In witness whereof I have hereunto set my hand and caused the seal of the United States to be affixed.
Done at the city of Washington, this 2d day of July, A.D. 1855, and of the Independence of the United States of America the seventy-ninth.
[SEAL]
FRANKLIN PIERCE.
By the President:
W.L. MARCY,
Secretary of State.
THIRD ANNUAL MESSAGE.
WASHINGTON, December 31, 1855.
Fellow-Citizens of the Senate and of the House of Representatives:
The Constitution of the United States provides that Congress shall assemble annually on the first Monday of December, and it has been usual for the President to make no communication of a public character to the Senate and House of Representatives until advised of their readiness to receive it. I have deferred to this usage until the close of the first month of the session, but my convictions of duty will not permit me longer to postpone the discharge of the obligation enjoined by the Constitution upon the President “to give to the Congress information of the state of the Union and recommend to their consideration such measures as he shall judge necessary and expedient.”
It is matter of congratulation that the Republic is tranquilly advancing in a career of prosperity and peace.
Whilst relations of amity continue to exist between the United States and all foreign powers, with some of them grave questions are depending which may require the consideration of Congress.
Of such questions, the most important is that which has arisen out of the negotiations with Great Britain in reference to Central America.
By the convention concluded between the two Governments on the 19th of April, 1850, both parties covenanted that “neither will ever” “occupy, or fortify, or colonize, or assume or exercise any dominion over Nicaragua, Costa Rica, the Mosquito Coast, or any part of Central America.”

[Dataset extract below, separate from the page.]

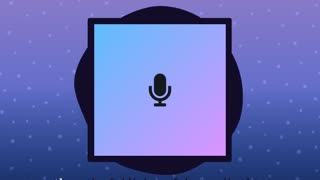 Madame Rootabega stops by the podcast called Fly!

It was the undoubted understanding of the United States in making this treaty that all the present States of the former Republic of Central America and the entire territory of each would thenceforth enjoy complete independence, and that both contracting parties engaged equally and to the same extent, for the present and for the future, that if either then had any claim of right in Central America such claim and all occupation or authority under it were unreservedly relinquished by the stipulations of the convention, and that no dominion was thereafter to be exercised or assumed in any part of Central America by Great Britain or the United States.
This Government consented to restrictions in regard to a region of country wherein we had specific and peculiar interests only upon the conviction that the like restrictions were in the same sense obligatory on Great Britain. But for this understanding of the force and effect of the convention it would never have been concluded by us.